[WHAT IS REQUIRED] List every timestamp in the interview transcript below, in the order it appears.

[PROVIDED PASSAGE]
---*---
Peter: [00:06:03] And you can’t go into it with rose colored glasses, if you will, thinking that everything in the world is perfect. There can be some really, really raw, devastating things. And you don’t know until you know. In my case, it meant losing a seven figure business. And and that that really, really hurt. If I could have gone back and talk to me. 2010, 2011, 2012. And when I had some of those intuitions and some of those concerns. I kind of shoved them off to the side and it was like, We’re family and we’re great. Everything’s going to be awesome. And I didn’t take a lot of the steps that I really should have, and I needed to way back in the day because money solves all problems, right? Yeah. No, it just makes them a lot like if something falls apart, it falls apart in a lot bigger way. And so that that was it. It’s we’re in a good place now and we’re still brothers. We still connect up and all of that. But no, we’re not in business anymore.
Andrea: [00:07:11] Gotcha. Gotcha. Well, that’s great that you are in a good place now. I can only imagine how Rocky things were for a while if everything kind of fell apart for him. But anyways, moving on. Now you’re on to impact payments. Things are great. And I, you know, I for those listening, Peter and I are in the same mastermind. So little pattern there. I say that with a lot of my guests I met them in a mastermind, so I always talk about getting in the room.
Peter: [00:07:39] So yes.
Andrea: [00:07:41] Everybody needs to get in the room. Well, actually, can we touch on that? Because you you enjoy your wife who has actually been on the podcast before, join the mastermind together. Can you touch on why you both decided to join the mastermind?
Peter: [00:07:59] Well, you’ve heard the saying it’s lonely at the top. Yes. And I actually want to challenge that. Same because if what you focus on, you get more of and a lot of times super achievers really put these blinders on when they’re building their business. And then all you have to do is just really realize, hey, there’s actually some other super achievers, too, also building their business. And we we love to connect up. And so it’s that camaraderie and community connection. Those those are the reasons why that we we really chose to jump all in. And then, of course, the benefits are. I’ve learned. Ten years worth of content in six or seven months. Yeah, ten years of lessons. And I am in business with a partner right now. I brought a partner on. And so Luciana and I, she’s been in the payments business for 15 years. I’ve been in it for almost 17 years, 17 years now, and I wouldn’t have been in that place. I was still kind of stuck in that solopreneur route and being able to actually pivot to the entrepreneur road of realizing there’s some really key things that I’m World-Class at. And then I get to delegate, eliminate and automate everything else that doesn’t fit those those things. And so those are some of the key lessons I learned last year. And of course I renewed and hopped in for one more year because it was just so good being in that mastermind with you. Andrea I love that. And I guess I’d say it’s that camaraderie, community connection, and then just learning all those things. That was it. It blew my mind. All the stuff we learned in such a short time.
---*---
[RECORDED INFORMATION]
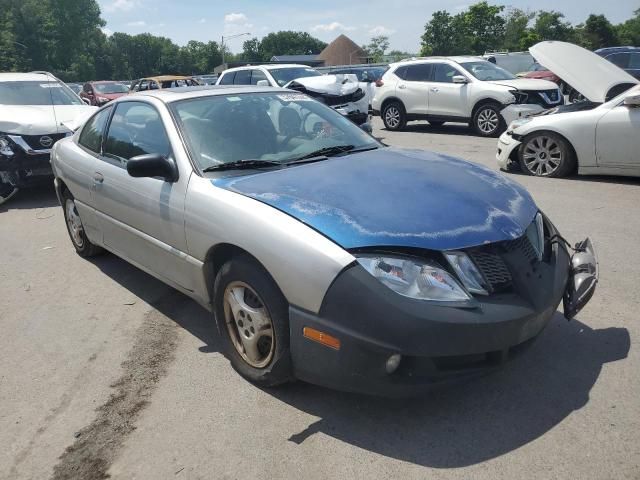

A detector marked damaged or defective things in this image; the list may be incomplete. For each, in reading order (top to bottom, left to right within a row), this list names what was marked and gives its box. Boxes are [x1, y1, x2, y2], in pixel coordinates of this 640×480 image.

damaged nissan [52, 88, 596, 396]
---*---
[TASK OUTPUT] [00:06:03], [00:07:11], [00:07:39], [00:07:41], [00:07:59]